Summary Notes on Categorical Data
Categorical Data Summary
Descriptive vs. Inferential Statistics
Descriptive Statistics: Methods for organizing and summarizing data.
Inferential Statistics: Used to draw conclusions about a population from a sample.
Steps of Analysis
Visualize the Distribution of Sample Data
Describe the Distribution of Sample Data
Measure Characteristics of Sample Distribution
Infer from Sample About the Population
Distribution Representation
Types of Distribution:
Frequency Distribution: Lists occurrences of each value.
Relative Frequency Distribution: Proportion of total observations per category.
Graphical Representations:
Bar Chart: Displays discrete data; useful for comparison.

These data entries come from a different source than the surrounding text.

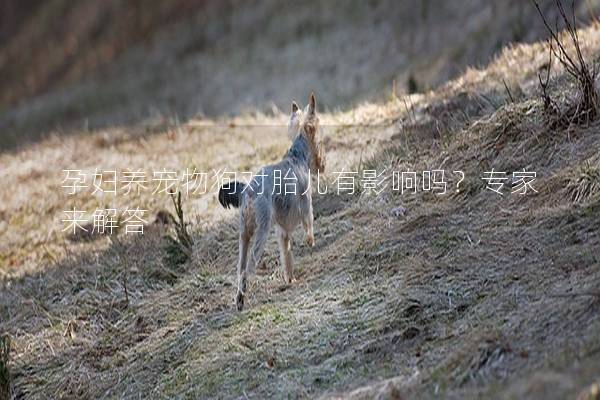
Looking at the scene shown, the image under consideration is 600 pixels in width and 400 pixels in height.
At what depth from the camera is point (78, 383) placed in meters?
8.63

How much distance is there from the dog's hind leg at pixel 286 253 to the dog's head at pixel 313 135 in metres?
1.09

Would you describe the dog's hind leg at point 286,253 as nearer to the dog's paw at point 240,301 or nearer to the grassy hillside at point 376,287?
the grassy hillside at point 376,287

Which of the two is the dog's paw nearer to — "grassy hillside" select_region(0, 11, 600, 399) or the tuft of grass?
"grassy hillside" select_region(0, 11, 600, 399)

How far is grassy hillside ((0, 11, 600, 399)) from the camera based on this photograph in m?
6.53

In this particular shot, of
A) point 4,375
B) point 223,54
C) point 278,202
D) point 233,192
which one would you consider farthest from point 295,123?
point 223,54

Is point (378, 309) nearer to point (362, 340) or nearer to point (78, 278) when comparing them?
point (362, 340)

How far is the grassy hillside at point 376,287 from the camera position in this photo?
21.4 ft

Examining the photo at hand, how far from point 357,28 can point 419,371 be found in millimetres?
21374

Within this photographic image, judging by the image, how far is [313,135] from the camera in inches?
381

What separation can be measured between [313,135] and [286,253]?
141 cm

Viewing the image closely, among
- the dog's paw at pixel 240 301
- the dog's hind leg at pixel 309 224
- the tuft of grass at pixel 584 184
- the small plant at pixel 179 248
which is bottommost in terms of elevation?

Pie Chart: Circular graphic; often seen as inefficient for subtle differences.
Histograms: Graph for continuous data, similar to bar charts.

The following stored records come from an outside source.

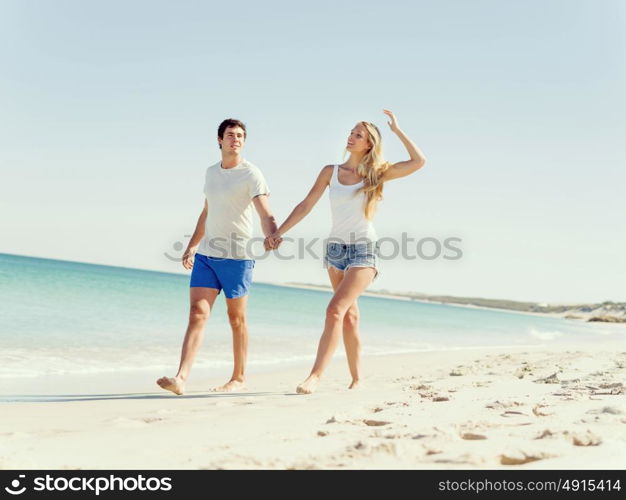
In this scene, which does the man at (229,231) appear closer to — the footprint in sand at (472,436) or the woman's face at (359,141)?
the woman's face at (359,141)

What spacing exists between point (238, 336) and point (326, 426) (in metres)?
2.19

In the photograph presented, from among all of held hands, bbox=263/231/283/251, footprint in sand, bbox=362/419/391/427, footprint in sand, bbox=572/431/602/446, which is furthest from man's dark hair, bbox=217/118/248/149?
footprint in sand, bbox=572/431/602/446

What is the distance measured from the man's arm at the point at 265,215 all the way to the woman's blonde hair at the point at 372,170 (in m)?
0.74

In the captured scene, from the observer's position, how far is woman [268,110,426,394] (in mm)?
4855

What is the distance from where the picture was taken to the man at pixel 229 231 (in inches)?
201

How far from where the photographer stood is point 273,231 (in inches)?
199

Dotplots: Visualize frequencies with dots.
Stem-and-Leaf Diagrams: Combine histogram and dotplot; keeps all data points.
Organizing Categorical Variables
Key methods:
Frequency Distribution
Relative Frequency Distribution
Pie Chart (use with caution for small differences)
Bar Chart (for clearer comparison between categories)
Principles of Good Graphing
Area Principle: Ensure graphic areas accurately represent data.
Fill the Canvas: Efficient use of space for visual comparisons.
Labeling: Clearly label axes and data points for context.
Working with Two Categorical Variables
Contingency Tables: Organize data for analysis between two categorical variables.
Marginal Distribution: Total counts or proportions without considering the other variable.
Conditional Distribution: Distribution of one variable based on the categories of the other.
Misleading Graphs
Critical approach needed to avoid misrepresentation; notably, axes should start at zero to prevent distortion.